The UNC Health Care System has undergone a rapid expansion during the past decade and created a footprint that extends well beyond Chapel Hill — but a conservative think tank is now criticizing that expansion.
The N.C. General Assembly appropriated $18 million to UNC Hospitals for this year, but Duke Cheston — a writer for the John William Pope Center for Higher Education Policy — said the state should not be giving the hospitals any money at all.
Cheston said the state should not support the UNC Health Care System because its growth crowds the health care market and harms private competitors.

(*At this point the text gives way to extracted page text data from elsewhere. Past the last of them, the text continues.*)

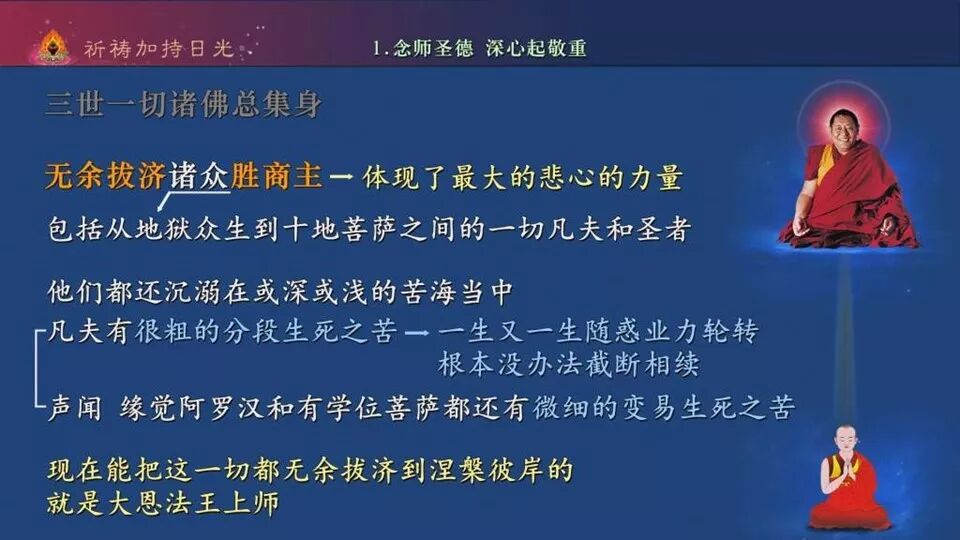 祈祷加持日光

1.念师圣德 深心起敬重

三世一切诸佛总集身

无余拔济诸众胜商主 → 体现了最大的悲心的力量

包括从地狱众生到十地菩萨之间的一切凡夫和圣者

他们都还沉溺在或深或浅的苦海当中

凡夫有很粗的分段生死之苦 → 一生又一生随惑业力轮转 根本没办法截断相续

声闻 缘觉阿罗汉和有学位菩萨都还有微细的变易生死之苦

现在能把这一切都无余拔济到涅槃彼岸的 就是大恩法王上师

“The UNC Health Care System acts like a private business, and I don’t think that’s a legitimate function of the state,” he said.
Five years ago, UNC Health Care’s operating revenues were $1.3 billion. That number increased to $1.9 billion by fiscal year 2010.
North Carolina Memorial Hospital opened in 1952 in Chapel Hill and has gradually evolved into a region-wide network of hospitals and clinics, known as UNC Health Care.
The system bought Rex Healthcare, based in Raleigh, in 2000 and Chatham Hospital in Siler City in 2008. A branch campus for UNC Hospitals in Hillsborough is expected to be completed by 2015.
The expansion is necessary to serve an increasingly populated region, said Jennifer James, spokeswoman for UNC Health Care.
“The state of North Carolina, particularly the Triangle area, is growing,” James said. “Our growth is similar to other health care systems’ growth.”
But a local competitor has questioned the system’s motive.
Raleigh-based WakeMed Health and Hospitals’ $750 million bid to buy Rex Healthcare was rejected by the system’s Board of Governors in August, raising questions regarding the value of Rex to the system.
The General Assembly is now considering selling Rex without the system’s consent.